***** Record set *****

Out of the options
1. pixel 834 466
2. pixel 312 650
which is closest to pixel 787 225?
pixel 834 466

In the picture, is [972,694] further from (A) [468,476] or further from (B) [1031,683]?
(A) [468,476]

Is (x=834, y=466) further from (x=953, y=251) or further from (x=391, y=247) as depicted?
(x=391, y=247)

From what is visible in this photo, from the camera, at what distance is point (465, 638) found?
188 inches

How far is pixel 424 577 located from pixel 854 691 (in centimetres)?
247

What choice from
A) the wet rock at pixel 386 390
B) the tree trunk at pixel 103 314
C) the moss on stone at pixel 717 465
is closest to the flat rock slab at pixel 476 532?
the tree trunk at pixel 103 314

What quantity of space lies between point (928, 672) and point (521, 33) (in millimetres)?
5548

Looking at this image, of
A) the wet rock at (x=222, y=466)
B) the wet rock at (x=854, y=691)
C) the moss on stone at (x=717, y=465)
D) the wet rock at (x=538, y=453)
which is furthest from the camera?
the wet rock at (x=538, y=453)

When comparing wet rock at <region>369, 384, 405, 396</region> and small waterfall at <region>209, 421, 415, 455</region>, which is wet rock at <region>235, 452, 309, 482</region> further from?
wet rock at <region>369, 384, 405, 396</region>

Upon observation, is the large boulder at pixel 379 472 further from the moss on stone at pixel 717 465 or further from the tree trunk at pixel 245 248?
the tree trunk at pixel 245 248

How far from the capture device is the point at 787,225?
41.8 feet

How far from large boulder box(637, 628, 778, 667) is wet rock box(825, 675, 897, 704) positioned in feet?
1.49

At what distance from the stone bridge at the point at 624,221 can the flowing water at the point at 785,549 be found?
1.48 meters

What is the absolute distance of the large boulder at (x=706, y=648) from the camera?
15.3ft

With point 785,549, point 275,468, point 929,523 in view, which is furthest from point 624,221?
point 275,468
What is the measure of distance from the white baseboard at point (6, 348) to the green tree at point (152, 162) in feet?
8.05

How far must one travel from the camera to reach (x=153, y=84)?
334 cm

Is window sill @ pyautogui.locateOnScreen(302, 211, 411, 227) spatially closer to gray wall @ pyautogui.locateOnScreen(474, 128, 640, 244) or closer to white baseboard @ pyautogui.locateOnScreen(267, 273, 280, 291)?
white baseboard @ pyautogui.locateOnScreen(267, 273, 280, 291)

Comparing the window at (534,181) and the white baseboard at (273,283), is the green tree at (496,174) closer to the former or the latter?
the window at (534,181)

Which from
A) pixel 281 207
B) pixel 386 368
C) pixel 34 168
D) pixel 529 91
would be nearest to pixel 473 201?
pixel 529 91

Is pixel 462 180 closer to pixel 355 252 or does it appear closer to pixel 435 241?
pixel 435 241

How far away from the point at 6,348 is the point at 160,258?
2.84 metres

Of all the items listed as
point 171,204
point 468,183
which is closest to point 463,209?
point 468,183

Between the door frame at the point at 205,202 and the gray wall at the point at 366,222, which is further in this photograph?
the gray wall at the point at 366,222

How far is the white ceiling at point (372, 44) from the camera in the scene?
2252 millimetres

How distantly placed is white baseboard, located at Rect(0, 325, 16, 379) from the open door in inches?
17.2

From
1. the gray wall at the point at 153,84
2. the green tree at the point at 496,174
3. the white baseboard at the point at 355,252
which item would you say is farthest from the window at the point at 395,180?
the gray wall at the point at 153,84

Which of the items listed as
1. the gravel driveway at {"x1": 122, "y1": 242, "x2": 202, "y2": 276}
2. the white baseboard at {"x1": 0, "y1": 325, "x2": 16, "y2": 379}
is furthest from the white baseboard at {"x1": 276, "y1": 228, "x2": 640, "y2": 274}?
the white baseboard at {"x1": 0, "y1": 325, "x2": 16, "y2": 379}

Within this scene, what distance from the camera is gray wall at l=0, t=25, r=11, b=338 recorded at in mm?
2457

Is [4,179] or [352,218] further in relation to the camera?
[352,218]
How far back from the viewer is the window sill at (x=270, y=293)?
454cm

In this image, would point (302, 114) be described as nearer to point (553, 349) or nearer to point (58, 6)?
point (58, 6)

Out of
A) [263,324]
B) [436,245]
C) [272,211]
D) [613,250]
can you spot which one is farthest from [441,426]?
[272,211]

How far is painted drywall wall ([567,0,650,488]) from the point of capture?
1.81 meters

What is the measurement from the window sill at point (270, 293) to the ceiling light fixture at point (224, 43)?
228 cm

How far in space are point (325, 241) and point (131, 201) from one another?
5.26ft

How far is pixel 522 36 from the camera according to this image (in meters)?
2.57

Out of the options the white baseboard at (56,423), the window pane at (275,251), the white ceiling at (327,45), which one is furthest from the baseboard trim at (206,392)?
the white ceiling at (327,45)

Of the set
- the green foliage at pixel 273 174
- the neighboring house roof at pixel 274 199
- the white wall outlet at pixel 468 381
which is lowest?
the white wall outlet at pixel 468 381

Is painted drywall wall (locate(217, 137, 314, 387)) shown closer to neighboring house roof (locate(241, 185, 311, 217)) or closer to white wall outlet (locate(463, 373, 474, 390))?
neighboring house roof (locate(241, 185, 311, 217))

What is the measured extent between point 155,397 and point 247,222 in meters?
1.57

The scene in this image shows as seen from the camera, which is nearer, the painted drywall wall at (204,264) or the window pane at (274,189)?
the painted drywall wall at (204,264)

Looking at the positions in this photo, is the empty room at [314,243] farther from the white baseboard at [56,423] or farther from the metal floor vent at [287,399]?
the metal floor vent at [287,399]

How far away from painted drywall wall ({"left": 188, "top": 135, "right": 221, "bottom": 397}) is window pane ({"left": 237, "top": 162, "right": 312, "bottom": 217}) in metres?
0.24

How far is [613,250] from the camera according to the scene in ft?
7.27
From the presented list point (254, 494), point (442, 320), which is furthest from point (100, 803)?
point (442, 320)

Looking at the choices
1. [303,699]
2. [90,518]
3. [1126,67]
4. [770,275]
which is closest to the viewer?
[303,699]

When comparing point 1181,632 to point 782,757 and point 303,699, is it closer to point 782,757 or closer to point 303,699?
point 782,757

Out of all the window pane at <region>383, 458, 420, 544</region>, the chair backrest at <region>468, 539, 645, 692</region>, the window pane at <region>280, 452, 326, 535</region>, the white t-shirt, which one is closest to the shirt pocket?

*****

--- Task instructions ---
Reproduce the entire listing above verbatim, from the first line to the last.

--- Reply to the task ---
Out of the options
1. pixel 834 466
2. pixel 312 650
which is closest to pixel 787 225?
pixel 834 466

In the picture, is [972,694] further from (A) [468,476] or further from (B) [1031,683]?
(A) [468,476]

Is (x=834, y=466) further from (x=953, y=251) or further from (x=391, y=247) as depicted?
(x=391, y=247)

From what is visible in this photo, from the camera, at what distance is point (465, 638) found?
188 inches

How far is pixel 424 577 located from pixel 854 691 (in centimetres)?
247

What choice from
A) the wet rock at pixel 386 390
B) the tree trunk at pixel 103 314
C) the moss on stone at pixel 717 465
is closest to the flat rock slab at pixel 476 532?
the tree trunk at pixel 103 314

What quantity of space lies between point (928, 672) and point (521, 33) (in millimetres)?
5548

Looking at this image, of
A) the wet rock at (x=222, y=466)
B) the wet rock at (x=854, y=691)
C) the moss on stone at (x=717, y=465)
D) the wet rock at (x=538, y=453)
which is furthest from the camera?
the wet rock at (x=538, y=453)

When comparing wet rock at <region>369, 384, 405, 396</region> and small waterfall at <region>209, 421, 415, 455</region>, which is wet rock at <region>235, 452, 309, 482</region> further from?
wet rock at <region>369, 384, 405, 396</region>

Upon observation, is the large boulder at pixel 379 472 further from the moss on stone at pixel 717 465 or further from the tree trunk at pixel 245 248?
the tree trunk at pixel 245 248

How far from the capture device is the point at 787,225?
41.8 feet

How far from large boulder box(637, 628, 778, 667) is wet rock box(825, 675, 897, 704) positioned in feet?
1.49

At what distance from the stone bridge at the point at 624,221 can the flowing water at the point at 785,549 be found?
1.48 meters

What is the absolute distance of the large boulder at (x=706, y=648) from the camera?
15.3ft

With point 785,549, point 275,468, point 929,523 in view, which is furthest from point 624,221?
point 275,468
What is the measure of distance from the white baseboard at point (6, 348) to the green tree at point (152, 162) in feet?
8.05

How far must one travel from the camera to reach (x=153, y=84)?
334 cm

Is window sill @ pyautogui.locateOnScreen(302, 211, 411, 227) spatially closer to gray wall @ pyautogui.locateOnScreen(474, 128, 640, 244) or closer to white baseboard @ pyautogui.locateOnScreen(267, 273, 280, 291)?
white baseboard @ pyautogui.locateOnScreen(267, 273, 280, 291)

Comparing the window at (534,181) and the white baseboard at (273,283), is the green tree at (496,174) closer to the former or the latter?
the window at (534,181)

Which from
A) pixel 281 207
B) pixel 386 368
C) pixel 34 168
D) pixel 529 91
would be nearest to pixel 473 201?
pixel 529 91

Is pixel 462 180 closer to pixel 355 252 or does it appear closer to pixel 435 241?
pixel 435 241

How far away from the point at 6,348 is the point at 160,258?
2.84 metres

Of all the items listed as
point 171,204
point 468,183
which is closest to point 463,209?
point 468,183

Between the door frame at the point at 205,202 and the gray wall at the point at 366,222, which is further in this photograph?
the gray wall at the point at 366,222

How far is the white ceiling at point (372, 44) from the camera in the scene?
2252 millimetres

How distantly placed is white baseboard, located at Rect(0, 325, 16, 379) from the open door in inches?
17.2

From
1. the gray wall at the point at 153,84
2. the green tree at the point at 496,174
3. the white baseboard at the point at 355,252
which item would you say is farthest from the window at the point at 395,180?
the gray wall at the point at 153,84

Which of the items listed as
1. the gravel driveway at {"x1": 122, "y1": 242, "x2": 202, "y2": 276}
2. the white baseboard at {"x1": 0, "y1": 325, "x2": 16, "y2": 379}
is furthest from the white baseboard at {"x1": 276, "y1": 228, "x2": 640, "y2": 274}?
the white baseboard at {"x1": 0, "y1": 325, "x2": 16, "y2": 379}

Within this scene, what distance from the camera is gray wall at l=0, t=25, r=11, b=338 recorded at in mm?
2457

Is [4,179] or [352,218] further in relation to the camera?
[352,218]
How far back from the viewer is the window sill at (x=270, y=293)?
454cm

In this image, would point (302, 114) be described as nearer to point (553, 349) or nearer to point (58, 6)?
point (58, 6)

Out of
A) [263,324]
B) [436,245]
C) [272,211]
D) [613,250]
can you spot which one is farthest from [441,426]?
[272,211]

How far is painted drywall wall ([567,0,650,488]) from the point of capture?
1.81 meters

What is the measurement from the window sill at point (270, 293) to the ceiling light fixture at point (224, 43)?
228 cm

How far in space are point (325, 241) and point (131, 201) from one another?
5.26ft

How far is pixel 522 36 from the camera according to this image (in meters)?
2.57

Out of the options the white baseboard at (56,423), the window pane at (275,251), the white ceiling at (327,45), which one is furthest from the baseboard trim at (206,392)?
the white ceiling at (327,45)

Of the set
- the green foliage at pixel 273 174
- the neighboring house roof at pixel 274 199
- the white wall outlet at pixel 468 381
which is lowest?
the white wall outlet at pixel 468 381

Is painted drywall wall (locate(217, 137, 314, 387)) shown closer to neighboring house roof (locate(241, 185, 311, 217)) or closer to white wall outlet (locate(463, 373, 474, 390))?
neighboring house roof (locate(241, 185, 311, 217))

What is the measured extent between point 155,397 and point 247,222 in meters?
1.57

The scene in this image shows as seen from the camera, which is nearer, the painted drywall wall at (204,264) or the window pane at (274,189)?
the painted drywall wall at (204,264)

Looking at the positions in this photo, is the empty room at [314,243] farther from the white baseboard at [56,423] or farther from the metal floor vent at [287,399]?
the metal floor vent at [287,399]

How far away from painted drywall wall ({"left": 188, "top": 135, "right": 221, "bottom": 397}) is window pane ({"left": 237, "top": 162, "right": 312, "bottom": 217}) in metres?
0.24

How far is [613,250] from the camera according to the scene in ft?
7.27
From the presented list point (254, 494), point (442, 320), which is furthest from point (100, 803)?
point (442, 320)

Looking at the choices
1. [303,699]
2. [90,518]
3. [1126,67]
4. [770,275]
which is closest to the viewer?
[303,699]

When comparing point 1181,632 to point 782,757 and point 303,699, is it closer to point 782,757 or closer to point 303,699?
point 782,757

Out of all the window pane at <region>383, 458, 420, 544</region>, the chair backrest at <region>468, 539, 645, 692</region>, the window pane at <region>280, 452, 326, 535</region>, the white t-shirt, which one is closest to the shirt pocket?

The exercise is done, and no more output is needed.